**EXERCISE BRIEF**
Please give the data again from its first line through the line containing "117L173 135L161 134L145", inclusive, replacing "white" with "black" and leaving everything else unchanged.
[begin MATERIAL]
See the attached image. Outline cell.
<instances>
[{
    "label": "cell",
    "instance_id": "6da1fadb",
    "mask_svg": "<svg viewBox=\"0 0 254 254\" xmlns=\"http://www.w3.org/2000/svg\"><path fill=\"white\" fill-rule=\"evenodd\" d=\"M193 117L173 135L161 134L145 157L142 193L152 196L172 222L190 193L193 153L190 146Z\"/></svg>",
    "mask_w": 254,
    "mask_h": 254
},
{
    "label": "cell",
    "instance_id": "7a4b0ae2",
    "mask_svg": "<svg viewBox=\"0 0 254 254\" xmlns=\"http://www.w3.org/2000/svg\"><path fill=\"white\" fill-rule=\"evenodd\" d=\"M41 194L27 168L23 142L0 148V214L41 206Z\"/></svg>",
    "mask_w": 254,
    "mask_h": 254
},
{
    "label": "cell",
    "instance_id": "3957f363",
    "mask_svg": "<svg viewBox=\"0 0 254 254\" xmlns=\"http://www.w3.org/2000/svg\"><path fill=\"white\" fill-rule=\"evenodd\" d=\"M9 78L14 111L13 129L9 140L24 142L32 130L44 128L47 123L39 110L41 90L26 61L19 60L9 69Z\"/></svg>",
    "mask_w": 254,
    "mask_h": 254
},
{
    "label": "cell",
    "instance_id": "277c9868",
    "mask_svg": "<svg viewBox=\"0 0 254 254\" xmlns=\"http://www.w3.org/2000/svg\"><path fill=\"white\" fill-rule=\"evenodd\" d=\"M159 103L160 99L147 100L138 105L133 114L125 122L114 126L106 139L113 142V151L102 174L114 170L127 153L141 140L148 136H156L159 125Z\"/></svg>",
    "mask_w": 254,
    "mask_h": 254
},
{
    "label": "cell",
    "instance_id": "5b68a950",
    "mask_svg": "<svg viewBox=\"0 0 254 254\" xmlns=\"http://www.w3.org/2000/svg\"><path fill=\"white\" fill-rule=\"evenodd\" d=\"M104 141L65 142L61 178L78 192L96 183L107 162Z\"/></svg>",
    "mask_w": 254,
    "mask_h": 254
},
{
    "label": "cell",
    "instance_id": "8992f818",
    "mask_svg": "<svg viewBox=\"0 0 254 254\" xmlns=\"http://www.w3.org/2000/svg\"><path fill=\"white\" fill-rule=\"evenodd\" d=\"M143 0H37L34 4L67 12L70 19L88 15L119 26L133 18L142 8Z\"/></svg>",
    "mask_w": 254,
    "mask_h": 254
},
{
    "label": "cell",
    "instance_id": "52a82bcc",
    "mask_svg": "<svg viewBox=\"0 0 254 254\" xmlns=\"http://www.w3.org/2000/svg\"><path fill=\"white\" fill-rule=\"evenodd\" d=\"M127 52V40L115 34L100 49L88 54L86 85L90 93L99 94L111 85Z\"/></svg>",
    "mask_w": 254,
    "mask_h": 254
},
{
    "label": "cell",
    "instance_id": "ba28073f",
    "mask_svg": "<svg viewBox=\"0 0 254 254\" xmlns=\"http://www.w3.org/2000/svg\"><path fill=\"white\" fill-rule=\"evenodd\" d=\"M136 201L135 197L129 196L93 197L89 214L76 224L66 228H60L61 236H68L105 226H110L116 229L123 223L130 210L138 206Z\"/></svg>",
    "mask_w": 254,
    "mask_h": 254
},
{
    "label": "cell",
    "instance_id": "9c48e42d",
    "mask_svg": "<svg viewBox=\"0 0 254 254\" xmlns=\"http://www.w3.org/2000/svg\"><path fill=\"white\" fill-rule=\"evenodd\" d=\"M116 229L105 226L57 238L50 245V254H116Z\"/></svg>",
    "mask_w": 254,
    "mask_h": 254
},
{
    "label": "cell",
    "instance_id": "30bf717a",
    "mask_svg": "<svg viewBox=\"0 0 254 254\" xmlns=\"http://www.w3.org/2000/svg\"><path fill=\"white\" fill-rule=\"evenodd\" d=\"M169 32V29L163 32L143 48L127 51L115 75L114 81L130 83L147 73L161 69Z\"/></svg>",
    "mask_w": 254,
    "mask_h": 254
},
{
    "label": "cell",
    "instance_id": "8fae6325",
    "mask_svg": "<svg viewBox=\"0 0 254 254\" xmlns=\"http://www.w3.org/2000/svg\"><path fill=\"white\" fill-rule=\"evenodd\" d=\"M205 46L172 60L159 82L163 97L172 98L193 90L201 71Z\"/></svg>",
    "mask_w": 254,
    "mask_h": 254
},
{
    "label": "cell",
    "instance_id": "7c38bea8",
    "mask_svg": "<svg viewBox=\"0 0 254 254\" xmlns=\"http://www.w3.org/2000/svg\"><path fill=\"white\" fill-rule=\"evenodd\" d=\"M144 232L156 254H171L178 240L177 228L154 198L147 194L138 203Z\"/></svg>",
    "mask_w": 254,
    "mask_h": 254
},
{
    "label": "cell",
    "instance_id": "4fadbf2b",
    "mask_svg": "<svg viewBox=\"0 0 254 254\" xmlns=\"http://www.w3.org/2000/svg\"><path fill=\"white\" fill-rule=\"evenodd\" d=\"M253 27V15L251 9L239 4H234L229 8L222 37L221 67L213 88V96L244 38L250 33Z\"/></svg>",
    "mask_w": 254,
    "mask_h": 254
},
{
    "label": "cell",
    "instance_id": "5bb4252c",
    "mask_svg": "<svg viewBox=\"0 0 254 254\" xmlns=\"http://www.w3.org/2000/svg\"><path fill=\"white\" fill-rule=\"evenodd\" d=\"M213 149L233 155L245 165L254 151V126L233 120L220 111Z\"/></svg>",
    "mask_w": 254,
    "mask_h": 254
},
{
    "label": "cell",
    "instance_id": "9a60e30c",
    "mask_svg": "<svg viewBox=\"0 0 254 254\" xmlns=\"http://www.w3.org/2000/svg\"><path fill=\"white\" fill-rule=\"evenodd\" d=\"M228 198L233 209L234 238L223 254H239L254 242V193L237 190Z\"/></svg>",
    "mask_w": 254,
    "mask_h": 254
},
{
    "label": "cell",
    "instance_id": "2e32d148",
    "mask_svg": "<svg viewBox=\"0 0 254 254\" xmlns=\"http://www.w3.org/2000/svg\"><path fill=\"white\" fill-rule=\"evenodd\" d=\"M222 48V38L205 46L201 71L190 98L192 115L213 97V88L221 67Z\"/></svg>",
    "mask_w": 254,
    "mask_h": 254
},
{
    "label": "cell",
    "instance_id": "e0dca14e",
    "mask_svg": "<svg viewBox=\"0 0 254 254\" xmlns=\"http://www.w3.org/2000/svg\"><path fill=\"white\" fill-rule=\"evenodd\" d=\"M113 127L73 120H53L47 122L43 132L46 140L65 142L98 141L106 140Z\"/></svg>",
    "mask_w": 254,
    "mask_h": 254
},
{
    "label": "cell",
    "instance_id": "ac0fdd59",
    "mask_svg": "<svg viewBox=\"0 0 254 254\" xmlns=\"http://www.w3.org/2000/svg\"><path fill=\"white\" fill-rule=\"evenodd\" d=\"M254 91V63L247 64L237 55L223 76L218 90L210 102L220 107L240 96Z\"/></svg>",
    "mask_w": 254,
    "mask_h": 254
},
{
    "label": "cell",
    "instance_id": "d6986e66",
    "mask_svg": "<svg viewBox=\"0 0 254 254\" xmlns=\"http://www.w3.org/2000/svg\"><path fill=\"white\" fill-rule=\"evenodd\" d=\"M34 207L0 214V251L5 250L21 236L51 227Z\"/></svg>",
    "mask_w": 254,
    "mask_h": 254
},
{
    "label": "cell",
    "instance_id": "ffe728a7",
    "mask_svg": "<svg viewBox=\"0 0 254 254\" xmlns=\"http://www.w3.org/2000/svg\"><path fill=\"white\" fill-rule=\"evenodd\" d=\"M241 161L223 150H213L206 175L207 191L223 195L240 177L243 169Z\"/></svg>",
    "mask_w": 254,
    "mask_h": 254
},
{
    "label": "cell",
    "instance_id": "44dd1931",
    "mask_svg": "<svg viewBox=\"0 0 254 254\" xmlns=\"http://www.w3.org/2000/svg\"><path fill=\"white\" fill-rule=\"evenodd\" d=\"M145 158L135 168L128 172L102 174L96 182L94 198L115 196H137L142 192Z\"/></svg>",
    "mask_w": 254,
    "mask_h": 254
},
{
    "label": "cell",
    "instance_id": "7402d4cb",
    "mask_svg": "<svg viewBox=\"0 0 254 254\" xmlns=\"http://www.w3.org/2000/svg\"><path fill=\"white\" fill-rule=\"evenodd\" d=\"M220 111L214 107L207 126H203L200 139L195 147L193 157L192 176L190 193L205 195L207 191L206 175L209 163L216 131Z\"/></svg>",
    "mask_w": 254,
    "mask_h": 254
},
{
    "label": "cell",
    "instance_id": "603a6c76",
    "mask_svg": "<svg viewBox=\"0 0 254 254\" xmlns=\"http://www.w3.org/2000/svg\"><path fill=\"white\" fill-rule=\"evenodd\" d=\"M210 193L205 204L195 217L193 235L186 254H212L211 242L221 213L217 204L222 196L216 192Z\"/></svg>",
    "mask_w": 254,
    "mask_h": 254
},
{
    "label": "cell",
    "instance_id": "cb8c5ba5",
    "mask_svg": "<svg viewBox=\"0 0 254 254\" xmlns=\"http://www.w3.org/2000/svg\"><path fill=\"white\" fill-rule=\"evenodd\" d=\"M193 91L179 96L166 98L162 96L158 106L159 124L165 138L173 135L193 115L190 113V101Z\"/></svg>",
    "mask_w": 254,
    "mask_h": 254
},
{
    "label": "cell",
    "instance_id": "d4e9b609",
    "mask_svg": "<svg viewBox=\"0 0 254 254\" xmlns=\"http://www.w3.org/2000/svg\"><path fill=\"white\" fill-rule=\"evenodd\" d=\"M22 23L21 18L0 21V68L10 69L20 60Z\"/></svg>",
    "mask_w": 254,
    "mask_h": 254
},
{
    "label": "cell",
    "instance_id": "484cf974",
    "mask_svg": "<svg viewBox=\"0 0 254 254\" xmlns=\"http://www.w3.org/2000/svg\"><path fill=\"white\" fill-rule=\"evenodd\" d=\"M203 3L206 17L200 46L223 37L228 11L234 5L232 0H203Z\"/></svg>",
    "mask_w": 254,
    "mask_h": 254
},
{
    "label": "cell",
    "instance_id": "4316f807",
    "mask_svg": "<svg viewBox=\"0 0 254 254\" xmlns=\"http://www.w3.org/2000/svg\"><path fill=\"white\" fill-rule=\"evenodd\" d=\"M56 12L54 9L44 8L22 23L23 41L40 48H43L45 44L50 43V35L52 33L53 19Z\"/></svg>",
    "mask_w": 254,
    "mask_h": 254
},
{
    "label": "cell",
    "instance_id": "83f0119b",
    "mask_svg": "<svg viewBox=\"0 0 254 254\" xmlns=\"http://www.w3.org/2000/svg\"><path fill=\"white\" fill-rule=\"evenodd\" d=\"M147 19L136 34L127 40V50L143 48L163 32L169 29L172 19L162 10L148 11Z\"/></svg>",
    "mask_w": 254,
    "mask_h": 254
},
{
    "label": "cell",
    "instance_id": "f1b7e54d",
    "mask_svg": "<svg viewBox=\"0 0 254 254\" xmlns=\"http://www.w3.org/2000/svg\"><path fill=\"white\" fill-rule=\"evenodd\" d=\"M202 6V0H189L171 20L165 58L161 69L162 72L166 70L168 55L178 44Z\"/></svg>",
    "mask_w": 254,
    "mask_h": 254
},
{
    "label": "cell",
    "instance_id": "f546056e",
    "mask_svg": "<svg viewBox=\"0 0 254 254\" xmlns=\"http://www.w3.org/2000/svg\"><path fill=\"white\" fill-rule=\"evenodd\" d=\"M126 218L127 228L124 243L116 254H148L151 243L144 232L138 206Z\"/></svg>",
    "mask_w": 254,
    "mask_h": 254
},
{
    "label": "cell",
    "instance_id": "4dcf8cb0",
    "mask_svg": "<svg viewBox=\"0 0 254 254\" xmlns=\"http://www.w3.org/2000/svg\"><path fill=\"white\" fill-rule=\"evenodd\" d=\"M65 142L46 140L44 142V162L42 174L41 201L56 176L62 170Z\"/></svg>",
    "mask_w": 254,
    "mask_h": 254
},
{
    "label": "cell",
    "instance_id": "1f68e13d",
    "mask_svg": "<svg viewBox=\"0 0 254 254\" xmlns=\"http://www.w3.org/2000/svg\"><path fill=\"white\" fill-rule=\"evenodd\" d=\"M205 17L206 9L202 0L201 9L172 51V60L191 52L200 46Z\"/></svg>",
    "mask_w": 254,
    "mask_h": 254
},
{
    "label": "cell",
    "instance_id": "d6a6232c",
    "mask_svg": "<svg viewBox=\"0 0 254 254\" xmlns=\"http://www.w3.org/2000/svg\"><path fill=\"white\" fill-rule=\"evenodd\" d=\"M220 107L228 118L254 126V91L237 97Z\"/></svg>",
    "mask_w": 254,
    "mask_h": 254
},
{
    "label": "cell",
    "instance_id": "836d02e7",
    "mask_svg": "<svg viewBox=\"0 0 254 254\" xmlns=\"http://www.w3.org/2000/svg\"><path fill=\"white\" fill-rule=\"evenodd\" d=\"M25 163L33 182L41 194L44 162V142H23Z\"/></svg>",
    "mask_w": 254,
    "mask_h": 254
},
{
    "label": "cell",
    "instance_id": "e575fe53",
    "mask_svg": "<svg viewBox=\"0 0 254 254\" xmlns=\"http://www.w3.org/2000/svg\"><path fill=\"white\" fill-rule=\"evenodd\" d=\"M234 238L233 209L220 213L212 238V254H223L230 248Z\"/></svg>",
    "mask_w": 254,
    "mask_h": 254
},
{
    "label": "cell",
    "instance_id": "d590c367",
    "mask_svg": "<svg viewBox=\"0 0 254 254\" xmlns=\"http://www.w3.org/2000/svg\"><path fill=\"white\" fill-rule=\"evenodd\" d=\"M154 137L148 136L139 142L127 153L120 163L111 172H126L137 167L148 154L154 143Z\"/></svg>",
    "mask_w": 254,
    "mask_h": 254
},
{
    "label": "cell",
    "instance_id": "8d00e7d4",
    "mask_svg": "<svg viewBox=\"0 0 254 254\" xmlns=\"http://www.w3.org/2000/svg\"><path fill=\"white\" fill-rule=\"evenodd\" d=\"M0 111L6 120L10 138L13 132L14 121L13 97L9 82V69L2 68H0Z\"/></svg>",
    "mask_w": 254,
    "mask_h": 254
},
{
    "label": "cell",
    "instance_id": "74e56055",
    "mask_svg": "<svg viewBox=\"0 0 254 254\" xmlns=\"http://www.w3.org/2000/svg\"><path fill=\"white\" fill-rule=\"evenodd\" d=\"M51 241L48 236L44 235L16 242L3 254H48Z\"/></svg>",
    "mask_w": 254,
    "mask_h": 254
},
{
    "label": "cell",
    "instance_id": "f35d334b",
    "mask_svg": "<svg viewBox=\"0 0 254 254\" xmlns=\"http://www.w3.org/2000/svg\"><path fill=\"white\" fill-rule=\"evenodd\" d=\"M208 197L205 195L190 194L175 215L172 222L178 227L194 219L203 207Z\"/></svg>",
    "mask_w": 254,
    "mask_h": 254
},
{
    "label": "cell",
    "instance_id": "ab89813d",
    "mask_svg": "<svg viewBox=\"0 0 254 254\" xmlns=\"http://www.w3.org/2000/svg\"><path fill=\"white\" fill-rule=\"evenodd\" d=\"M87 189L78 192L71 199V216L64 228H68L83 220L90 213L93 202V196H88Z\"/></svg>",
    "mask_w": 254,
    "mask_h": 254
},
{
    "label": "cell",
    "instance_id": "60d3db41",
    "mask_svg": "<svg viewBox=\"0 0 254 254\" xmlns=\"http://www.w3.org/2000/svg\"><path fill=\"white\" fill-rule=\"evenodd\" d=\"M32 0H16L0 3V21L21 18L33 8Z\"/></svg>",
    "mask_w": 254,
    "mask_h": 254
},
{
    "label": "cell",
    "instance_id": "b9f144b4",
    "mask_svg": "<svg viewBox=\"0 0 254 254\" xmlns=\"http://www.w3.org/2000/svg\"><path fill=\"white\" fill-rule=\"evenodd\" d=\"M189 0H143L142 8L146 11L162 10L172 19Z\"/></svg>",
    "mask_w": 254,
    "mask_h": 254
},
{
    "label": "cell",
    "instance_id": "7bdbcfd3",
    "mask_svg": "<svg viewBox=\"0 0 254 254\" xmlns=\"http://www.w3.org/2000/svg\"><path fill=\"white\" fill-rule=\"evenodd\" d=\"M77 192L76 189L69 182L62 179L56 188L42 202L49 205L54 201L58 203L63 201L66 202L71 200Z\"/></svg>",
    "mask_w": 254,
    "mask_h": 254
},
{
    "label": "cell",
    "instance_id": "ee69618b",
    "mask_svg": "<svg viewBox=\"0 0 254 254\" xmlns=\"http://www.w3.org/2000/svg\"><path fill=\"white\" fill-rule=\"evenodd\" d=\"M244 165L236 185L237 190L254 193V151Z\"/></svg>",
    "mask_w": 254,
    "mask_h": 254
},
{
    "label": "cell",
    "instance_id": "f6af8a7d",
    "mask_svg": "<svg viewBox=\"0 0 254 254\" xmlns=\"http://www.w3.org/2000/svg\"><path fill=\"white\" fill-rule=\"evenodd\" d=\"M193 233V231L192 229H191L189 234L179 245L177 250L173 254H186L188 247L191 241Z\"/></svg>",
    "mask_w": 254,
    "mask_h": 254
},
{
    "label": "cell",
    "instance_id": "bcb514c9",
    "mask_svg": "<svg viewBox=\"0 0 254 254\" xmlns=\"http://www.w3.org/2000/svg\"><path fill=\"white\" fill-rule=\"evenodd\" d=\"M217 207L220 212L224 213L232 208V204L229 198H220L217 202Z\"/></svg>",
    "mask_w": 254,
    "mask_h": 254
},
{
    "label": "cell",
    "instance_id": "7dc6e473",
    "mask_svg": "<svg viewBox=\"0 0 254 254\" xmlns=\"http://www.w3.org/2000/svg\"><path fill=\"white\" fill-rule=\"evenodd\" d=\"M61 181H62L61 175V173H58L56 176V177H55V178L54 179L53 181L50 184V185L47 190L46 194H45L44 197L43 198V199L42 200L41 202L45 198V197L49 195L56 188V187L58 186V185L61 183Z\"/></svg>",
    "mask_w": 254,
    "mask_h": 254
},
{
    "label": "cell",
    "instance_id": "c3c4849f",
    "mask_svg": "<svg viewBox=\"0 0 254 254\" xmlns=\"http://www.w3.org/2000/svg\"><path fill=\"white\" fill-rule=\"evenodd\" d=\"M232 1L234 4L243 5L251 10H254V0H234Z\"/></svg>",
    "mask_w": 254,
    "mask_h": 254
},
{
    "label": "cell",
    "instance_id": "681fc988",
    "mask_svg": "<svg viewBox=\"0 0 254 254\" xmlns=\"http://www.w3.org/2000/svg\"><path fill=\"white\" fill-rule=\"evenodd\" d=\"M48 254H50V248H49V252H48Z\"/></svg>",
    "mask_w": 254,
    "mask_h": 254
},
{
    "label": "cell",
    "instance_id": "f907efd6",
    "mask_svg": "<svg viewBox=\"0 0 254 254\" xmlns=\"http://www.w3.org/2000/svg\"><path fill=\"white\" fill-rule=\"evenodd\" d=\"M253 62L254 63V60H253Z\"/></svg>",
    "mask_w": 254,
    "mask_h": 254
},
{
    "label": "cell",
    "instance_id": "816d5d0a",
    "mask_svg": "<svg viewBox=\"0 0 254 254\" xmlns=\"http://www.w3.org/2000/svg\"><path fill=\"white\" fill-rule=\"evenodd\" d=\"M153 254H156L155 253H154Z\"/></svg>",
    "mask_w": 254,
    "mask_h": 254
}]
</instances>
[end MATERIAL]
**RESULT FOR THIS EXERCISE**
See the attached image. Outline cell.
<instances>
[{
    "label": "cell",
    "instance_id": "6da1fadb",
    "mask_svg": "<svg viewBox=\"0 0 254 254\" xmlns=\"http://www.w3.org/2000/svg\"><path fill=\"black\" fill-rule=\"evenodd\" d=\"M193 117L173 135L161 134L145 157L142 193L152 196L172 222L190 193L193 153L190 146Z\"/></svg>",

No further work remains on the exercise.